I am trying to finetune Llama2-7b on Google TPU Pod. I am using huggingface Trainer for this, but the whole process distribution looks weird to me and I am not even sure if the process is correctly distributed. Has anyone ever tried doing the same? I am seeking for an advice from someone who is more experienced in this - I haven’t trained on TPUs specifically before so this is new for me.

Thanks!

Finetuning a large model like Llama2-7b on a Google TPU Pod using Huggingface’s Trainer can be complex. Here are a few steps and tips to ensure the process is correctly distributed and to troubleshoot any issues:

  1. Environment Setup:

    • Ensure you have the latest versions of transformers, datasets, and accelerate libraries.
    • Set up the TPU environment properly. Follow the instructions for setting up Google Cloud TPUs, including installing the TPU tools and configuring the environment.
  2. Configuration:

    • Use the TPUTrainer from Huggingface’s transformers library which is specifically designed for TPUs.

    • Ensure your training_args are set up to use TPUs. Here’s an example configuration:

      from transformers import Trainer, TrainingArguments
      
      training_args = TrainingArguments(
          output_dir="./results",
          per_device_train_batch_size=8,
          per_device_eval_batch_size=8,
          tpu_num_cores=8,  # Number of TPU cores
          save_steps=10_000,
          save_total_limit=2,
          learning_rate=5e-5,
          num_train_epochs=3,
          logging_steps=500,
          evaluation_strategy="steps",
          eval_steps=500,
      )
      
  3. Model and Data Preparation:

    • Load the Llama2-7b model and tokenizer from Huggingface:

      from transformers import AutoModelForCausalLM, AutoTokenizer
      
      model = AutoModelForCausalLM.from_pretrained("Llama2-7b")
      tokenizer = AutoTokenizer.from_pretrained("Llama2-7b")
      
    • Prepare your dataset using the datasets library and tokenize it properly:

      from datasets import load_dataset
      
      dataset = load_dataset("your_dataset_name")
      
      def tokenize_function(examples):
          return tokenizer(examples["text"], padding="max_length", truncation=True)
      
      tokenized_datasets = dataset.map(tokenize_function, batched=True)
      
  4. Trainer Initialization:

    • Initialize the Trainer with your model, training arguments, and dataset:

      from transformers import Trainer
      
      trainer = Trainer(
          model=model,
          args=training_args,
          train_dataset=tokenized_datasets["train"],
          eval_dataset=tokenized_datasets["test"],
      )
      
  5. Training:

    • Start the training process:

      trainer.train()
      
  6. Monitoring and Debugging:

    • Monitor the TPU utilization using Google Cloud’s monitoring tools to ensure the workload is distributed across all TPU cores.
    • Check the logs for any errors or warnings that might indicate issues with data loading, TPU utilization, or training process.
    • Use the logging_steps parameter to log progress at regular intervals and ensure the training is proceeding as expected.
  7. Validation:

    • Run validation steps during training to ensure the model is learning correctly and the training process is correctly utilizing the TPUs.

==========

Work instructions: Please extend the forum thread about finetuning Llama2-7b on a TPU Pod, picking up right after its final sentence.

Given material:
==========

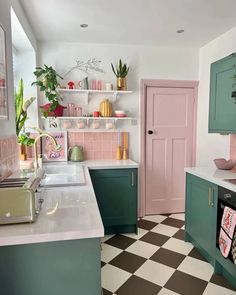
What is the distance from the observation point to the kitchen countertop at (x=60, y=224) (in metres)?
0.95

==========

Task response:
If you still encounter issues or the distribution doesn’t look right, you may need to delve deeper into TPU-specific optimizations or consider using the accelerate library from Huggingface, which provides a more fine-grained control over distributed training.

Here’s an example snippet for using accelerate:

from accelerate import Accelerator

accelerator = Accelerator()

model, optimizer, train_dataloader, eval_dataloader = accelerator.prepare(
    model, optimizer, train_dataloader, eval_dataloader
)

# Training loop
for epoch in range(num_epochs):
    model.train()
    for batch in train_dataloader:
        outputs = model(**batch)
        loss = outputs.loss
        accelerator.backward(loss)
        optimizer.step()
        optimizer.zero_grad()

Ensure you adapt the script to match your specific model and dataset.

2 Likes

Thanks for the insightful reply! I am trying to migrate training code from GPU to TPU and I use HuggingFace Trainer as you mentioned here. All looks good, except the fact that I see 8 logged runs in W&B (1 run per each worker/host) and I am not sure whether I am running 1 model training on all 8 workers at the time, or the the script is being run separately on each worker (training 8 different models). This is usually not the case for GPU, so I am not sure whether it is normal or not.

When training on TPUs, seeing 8 logged runs in Weights & Biases (W&B) is expected due to the way TPUs handle distributed training. Each TPU core (or worker) logs its own run, which is normal behavior. However, all these runs should be part of the same training process for a single model, not separate models. Here’s how to ensure everything is set up correctly:

  1. HuggingFace Trainer Configuration:
    • Ensure the TrainingArguments are configured correctly for TPU usage.
from transformers import TrainingArguments, Trainer

training_args = TrainingArguments(
    output_dir='./results',          # output directory
    num_train_epochs=3,              # number of training epochs
    per_device_train_batch_size=8,   # batch size for training
    per_device_eval_batch_size=8,    # batch size for evaluation
    logging_dir='./logs',            # directory for storing logs
    logging_steps=10,
    tpu_num_cores=8,                 # Number of TPU cores to use
    report_to="wandb",               # Reporting to W&B
    run_name="my_tpu_training_run"   # Run name in W&B
)

trainer = Trainer(
    model=model,                         # The model to train
    args=training_args,                  # Training arguments
    train_dataset=train_dataset,         # Training dataset
    eval_dataset=eval_dataset            # Evaluation dataset
)
  1. Initialize TPU correctly:
    • Ensure that you are using torch_xla to initialize the TPU.
import torch_xla.core.xla_model as xm

def _mp_fn(rank, flags):
    # Training code here

    trainer.train()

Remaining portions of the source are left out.